The study reveals that the older drivers are involved in more intersection crashes than non-intersection crashes while the situation is opposite for the younger drivers. Among others the reasons for intersection crashes by the older drivers include misjudgment of speeds of the oncoming vehicles (18.0%), failure to observe the vehicle/all sides before approaching the intersection (17.0%), disregarding traffic signals (13.4%), and improper left turn (12.4%) are four major contributing factors each of which contributes to >=10% of intersection crashes by the older drivers. In case of non-intersection crashes, the study reveals that sudden loss of control contributes to more than one-third (37.1%) while driving under the influence of alcohol contributes to almost one-fifth (18.6%) of such crashes.
It is evident that driving under the influence of alcohol (28.4%), exceeding safe speed limits (19.7%), and loss of control (19.7%) by the younger drivers are three major causes of fatal crashes in Florida, specially the 1-vehicle, high-speed, pedestrian/bicycle related, and loss of control type crashes. Among others disregarding traffic signals (6.6%) and failure to stop to avoid rear-end collision (6.3%) contribute to >=5% while failure to observe vehicles/all sides (3.3%), disregarding stop signs (3.0%), improper left turn (2.3%), and improper lane change (2.0%) contribute to >=2% of crashes on highways by the younger drivers whether at intersection or non-intersection. In case of intersection crashes, driving under the influence of alcohol (23.9%), disregarding traffic signals (18.8%), and exceeding safe speed limits (12.3%) come out as three major contributing causes. Other important contributing factors are disregarding stop signs, failure to observe vehicles/all sides, failure to stop to avoid rear-end collision, improper left turn, and loss of control that contribute to >=5% of intersection crashes. On the other hand, driving under the influence of alcohol (30.7%), loss of control of the vehicle (27.6%), exceeding safe speed limits (23.7%), and failure to stop the vehicle to avoid rear-end collision (5.8%) come out as four major contributing factors that cause >=5% of the non-intersection crashes by these drivers.

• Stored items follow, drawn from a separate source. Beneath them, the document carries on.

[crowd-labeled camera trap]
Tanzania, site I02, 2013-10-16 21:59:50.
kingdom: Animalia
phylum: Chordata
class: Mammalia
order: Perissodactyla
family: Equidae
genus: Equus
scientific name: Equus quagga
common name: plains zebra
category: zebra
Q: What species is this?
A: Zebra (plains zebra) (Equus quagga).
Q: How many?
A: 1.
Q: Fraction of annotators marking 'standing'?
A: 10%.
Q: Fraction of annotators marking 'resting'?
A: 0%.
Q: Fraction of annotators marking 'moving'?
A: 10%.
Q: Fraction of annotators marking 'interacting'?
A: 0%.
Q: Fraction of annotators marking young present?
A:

In brief, the study reveals that driving under the influence of alcohol is the sole important contributing factor for all types of crashes by both younger and older drivers, except the intersection crashes by the older drivers for which misjudgment of speed and failure to observe are the major contributing factors. Other important factors are exceeding safe speed limits, disregarding traffic signals, and sudden loss of control of the vehicles. Another important finding of the study is that the investigation officers have tendency to frequently use the terms ‘careless driving’ for the younger-non-intersection crashes and ‘failure to yield right of way’ for older-intersection crashes.
Finally, the study finds that about half of the at-fault drivers do not wear safety equipments that cause severe fatality.
The study recommends that more efficient and frequent public transit services should be provided to the older drivers, and their driving licenses should be renewed every year to lessen the number of older drivers on the streets. On the other hand, training and educational programs should be initiated for the younger drivers. Stricter laws should be introduced for driving under the influence of alcohol/drug, driving at unsafe speeds, not wearing seat belts, and other offences so the younger drivers act with more responsibility on the streets. The numbers of traffic and billboard signs should also be kept at the minimum so the older drivers are not confused with unnecessary signs.